Liver concerns are minimal with the most commonly prescribed options. Cyclobenzaprine, methocarbamol, carisoprodol, metaxalone, and orphenadrine are rarely associated with liver problems. Chlorzoxazone and tizanidine, on the other hand, have been linked to liver injury in rare cases, so your doctor may check liver function if you’re on those for more than a few days.

What Else Helps (and Often Works Faster)

A muscle relaxer takes time to kick in and requires a prescription in most cases. While you’re waiting, or if you’d rather avoid medication, several strategies can break the pain-spasm cycle on their own.

Ice first, then heat. Within the first 72 hours, applying a cold pack wrapped in a thin towel for up to 20 minutes every few hours reduces inflammation and numbs the pain. After those initial days, switching to a heating pad or warm towel for 20-minute sessions promotes blood flow and helps the muscle loosen up. Some people alternate between the two and find that more effective than either alone.

Gentle stretching is one of the most effective ways to relieve a neck spasm. Slowly tilting your head toward each shoulder, rotating your chin toward each side, and dropping your chin toward your chest can all help, as long as you stop at the point of resistance rather than pushing through sharp pain. The goal is to gradually convince the muscle that it’s safe to let go.

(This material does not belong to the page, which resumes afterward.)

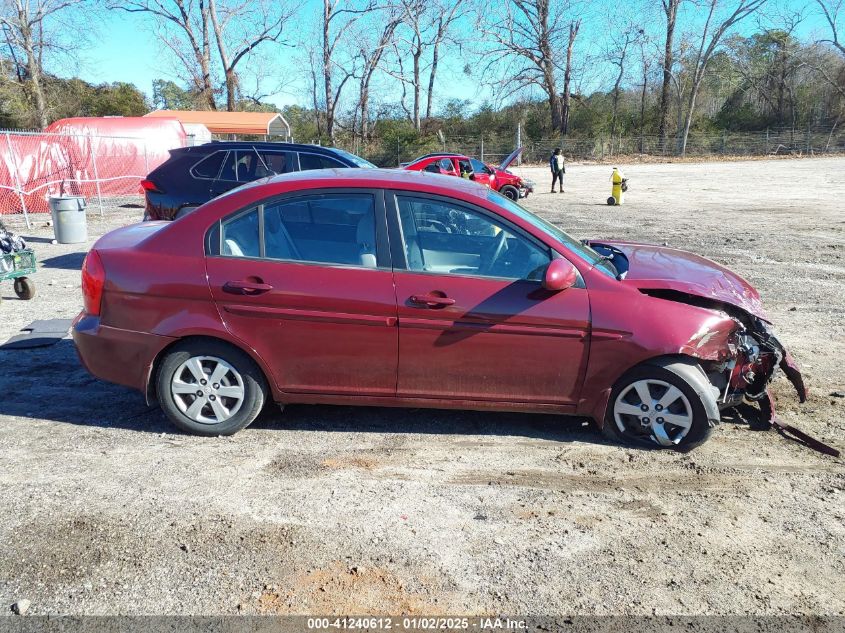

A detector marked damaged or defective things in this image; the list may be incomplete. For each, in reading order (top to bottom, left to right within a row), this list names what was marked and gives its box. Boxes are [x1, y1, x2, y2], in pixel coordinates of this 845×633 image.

damaged red car [74, 168, 804, 444]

Over-the-counter pain relievers like ibuprofen or naproxen address the inflammation component that muscle relaxers don’t touch. Taking an anti-inflammatory alongside a muscle relaxer (if your doctor approves both) attacks the problem from two directions: reducing the swelling that irritates the joint while breaking the spasm that locks it in place.

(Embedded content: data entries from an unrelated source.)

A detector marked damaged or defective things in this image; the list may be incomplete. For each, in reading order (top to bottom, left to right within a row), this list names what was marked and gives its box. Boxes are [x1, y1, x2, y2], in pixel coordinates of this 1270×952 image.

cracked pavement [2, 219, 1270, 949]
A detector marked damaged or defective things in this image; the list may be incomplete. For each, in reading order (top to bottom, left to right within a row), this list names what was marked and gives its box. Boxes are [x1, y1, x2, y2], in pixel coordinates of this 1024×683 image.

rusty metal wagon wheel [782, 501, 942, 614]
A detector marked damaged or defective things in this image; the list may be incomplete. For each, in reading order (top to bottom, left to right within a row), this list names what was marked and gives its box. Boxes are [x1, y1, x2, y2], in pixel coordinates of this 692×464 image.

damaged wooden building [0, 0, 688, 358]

How Long a Crick Typically Lasts

Most cricks resolve within a few days to a week, whether you take a muscle relaxer or not. The medication speeds up recovery and makes those days more bearable, but the underlying strain or joint irritation heals on its own with time. If you’re using a muscle relaxer, many people feel significant improvement within two to three days and are close to normal within a week.

If your neck stiffness lasts beyond two to three weeks despite treatment, it’s worth a closer look. Persistent spasm can signal that something beyond a simple strain is going on. Chronic muscle spasm in the neck can lead to secondary changes over time, including reduced joint space, disc height loss, and ligament thickening.

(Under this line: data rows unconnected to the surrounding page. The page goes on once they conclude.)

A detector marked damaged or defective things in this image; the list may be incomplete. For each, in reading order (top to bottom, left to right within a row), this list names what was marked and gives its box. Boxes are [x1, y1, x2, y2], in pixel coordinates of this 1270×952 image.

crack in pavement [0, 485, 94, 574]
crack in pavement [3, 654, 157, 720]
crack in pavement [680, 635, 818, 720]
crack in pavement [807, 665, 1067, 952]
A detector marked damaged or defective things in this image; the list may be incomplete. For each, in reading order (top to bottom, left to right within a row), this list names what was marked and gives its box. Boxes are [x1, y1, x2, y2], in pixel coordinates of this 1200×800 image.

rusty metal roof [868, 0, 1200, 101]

Signs a Crick Is Something More Serious

Most cricks are harmless, but certain symptoms alongside neck pain warrant prompt medical attention. Numbness, tingling, or weakness radiating down your arm suggests a nerve is being compressed. Difficulty with coordination or a feeling of clumsiness in your hands or legs could indicate pressure on the spinal cord itself, a condition called myelopathy that sometimes needs urgent evaluation. Fever combined with severe neck stiffness raises concern for infection. And neck pain after a fall, car accident, or other trauma should always be evaluated before you assume it’s just a crick.

New neurological symptoms, particularly those that come on suddenly, are the clearest reason to seek care quickly rather than managing things at home with a muscle relaxer.